Regardless of what we all grew up believing, meat, dairy and eggs aren’t the only sources of complete protein. There are 20 amino acids in the human body: nine of which are essential, meaning your body can’t produce them on its own and eleven that are non-essential amino acids meaning your body can produce them without the help from food. The nine essential amino acids are what we know as complete protein, which means they're more beneficial than incomplete proteins. Animal sources aren't necessarily the best options, so try adding some of these unique sources of complete protein to your next meal and see what you think!
Spirulina is a type of algae and the best of all sources of complete protein. It is 60-70% protein compared to beef, which is only 22% protein. Per teaspoon, spirulina has 4 grams of protein and a teaspoon of beef has just 1 gram. Not to mention spirulina contains more iron, calcium, and vitamin B12 than any other food. Use a tablespoon in a smoothie with some vanilla, a frozen banana, blueberries and spinach with almond milk for a tasty treat that keeps you energized and strong all day long!
This magical grain-like seed is a rich source of protein and one of the healthiest complex carbs you can eat. Quinoa is also a rich source of iron, riboflavin, magnesium, potassium, phosphorus, and fiber. Cooked with some savory seasonings and veggie broth or even eaten for breakfast with cinnamon, bananas, and almond milk, quinoa is the perfect meal addition, any way you use it.
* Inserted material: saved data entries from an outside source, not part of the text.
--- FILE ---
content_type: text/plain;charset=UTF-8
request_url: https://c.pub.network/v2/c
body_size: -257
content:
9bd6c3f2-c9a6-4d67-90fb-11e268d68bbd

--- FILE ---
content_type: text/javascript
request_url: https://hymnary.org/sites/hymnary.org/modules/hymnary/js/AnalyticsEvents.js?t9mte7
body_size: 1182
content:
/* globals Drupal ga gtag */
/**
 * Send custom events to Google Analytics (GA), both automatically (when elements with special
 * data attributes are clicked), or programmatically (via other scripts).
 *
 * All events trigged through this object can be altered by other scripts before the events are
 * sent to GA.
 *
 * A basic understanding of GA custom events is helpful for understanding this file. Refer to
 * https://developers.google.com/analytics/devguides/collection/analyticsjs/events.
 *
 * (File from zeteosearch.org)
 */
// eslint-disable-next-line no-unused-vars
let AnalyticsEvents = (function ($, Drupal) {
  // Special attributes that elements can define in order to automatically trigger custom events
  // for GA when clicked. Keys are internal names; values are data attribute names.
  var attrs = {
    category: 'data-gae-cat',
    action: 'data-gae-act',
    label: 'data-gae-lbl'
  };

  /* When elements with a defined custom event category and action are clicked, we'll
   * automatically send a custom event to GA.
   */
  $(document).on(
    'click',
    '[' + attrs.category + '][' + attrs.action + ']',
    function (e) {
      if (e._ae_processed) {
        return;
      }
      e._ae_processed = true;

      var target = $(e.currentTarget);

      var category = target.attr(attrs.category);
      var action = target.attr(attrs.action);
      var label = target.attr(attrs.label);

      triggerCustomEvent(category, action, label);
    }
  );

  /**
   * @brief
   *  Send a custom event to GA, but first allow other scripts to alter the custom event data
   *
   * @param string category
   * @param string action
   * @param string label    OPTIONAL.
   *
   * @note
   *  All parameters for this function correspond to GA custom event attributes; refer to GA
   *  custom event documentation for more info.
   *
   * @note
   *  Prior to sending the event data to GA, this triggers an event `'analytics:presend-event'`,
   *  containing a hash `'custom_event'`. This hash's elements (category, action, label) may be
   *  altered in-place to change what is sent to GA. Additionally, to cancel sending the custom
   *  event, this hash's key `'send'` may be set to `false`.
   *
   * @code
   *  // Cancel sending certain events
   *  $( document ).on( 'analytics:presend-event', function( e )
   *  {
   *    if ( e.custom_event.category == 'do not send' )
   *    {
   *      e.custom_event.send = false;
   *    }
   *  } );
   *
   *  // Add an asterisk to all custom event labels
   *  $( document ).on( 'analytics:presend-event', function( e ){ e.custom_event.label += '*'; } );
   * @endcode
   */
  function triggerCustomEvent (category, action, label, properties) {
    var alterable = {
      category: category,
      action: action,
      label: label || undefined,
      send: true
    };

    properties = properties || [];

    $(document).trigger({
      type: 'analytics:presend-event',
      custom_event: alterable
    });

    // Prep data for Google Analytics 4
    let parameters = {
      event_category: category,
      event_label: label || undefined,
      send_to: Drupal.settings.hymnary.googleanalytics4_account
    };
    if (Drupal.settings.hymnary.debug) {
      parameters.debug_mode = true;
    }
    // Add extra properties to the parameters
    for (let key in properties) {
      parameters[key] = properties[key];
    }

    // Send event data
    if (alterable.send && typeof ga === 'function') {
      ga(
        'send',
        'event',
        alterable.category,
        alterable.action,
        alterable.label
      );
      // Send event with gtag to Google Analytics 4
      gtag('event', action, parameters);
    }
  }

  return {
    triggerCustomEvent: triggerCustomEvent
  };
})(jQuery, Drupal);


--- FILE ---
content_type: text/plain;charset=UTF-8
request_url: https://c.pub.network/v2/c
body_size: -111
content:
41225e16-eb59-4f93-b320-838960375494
Regardless of its name, buckwheat is not related to wheat and isn’t even an actual grain, though it gets categorized in the grain family due to its nutrient profile. Buckwheat is the seed of a fruit plant and a rich source of complete protein, B vitamins, fiber, and magnesium. Many people enjoy it as a gluten-free alternative hot cereal but you can also eat it sprouted or made into granola. It has a rich nutty flavor with a robust heartiness that keeps you full for hours.
Hemp seed is especially rich in magnesium, B vitamins, omega 3 and omega 6 fats, iron, and potassium. Hemp seed contains 13 grams of protein per three tablespoons and a whopping 14 grams of fiber to go along with it! Sprinkle some on your next smoothie, oatmeal, or salad. You can also enjoy these nutty seeds as an alternative to protein powder if you wish.
Chia seeds are one of the best plant-based protein sources of iron, potassium, B vitamins, fiber, and omega 3 fats. For only two tablespoons of chia, you’ll get 10 grams of protein and 14 grams of fiber to keep you full for hours on end. Though the seeds are tasteless, you can enjoy them in so many delicious foods like smoothies, oatmeal, puddings, salad dressings, energy snacks, and homemade protein bars.
Recent studies confirm that soy is actually beneficial to the body for aiding in bone strength, reducing PMS and hot flashes, cancer risks, and it’s a wonderful source of complete plant protein. Soy beans also contain omega 3 fats, iron, potassium, and fiber. Opt for a cup of non-GMO, organic and unsweetened soy milk in your next smoothie for only 80 calories and 7 grams of protein. You can also opt to eat tofu, edamame, or tempeh as another way to get this tasty food into your diet.
Sprouted grain bread is flour-free and made from sprouted seeds and grains that are living and brimming with nutrients,including protein. Unlike shelf-stable bread that is refined ( even whole grain options), sprouted grain bread is considered one of the most perfect foods you can eat. You’ll find sprouted grain bread in the freezer aisle and all you have to do is thaw in the fridge to enjoy all week. PB and J or toast and jam anyone?
Next time you think about protein, I hope you’ll consider some of these plant-based sources of complete protein. They’re more friendly to your body, the planet, and the animals you save with every single bite. Do you eat any of these? Which one is your favorite?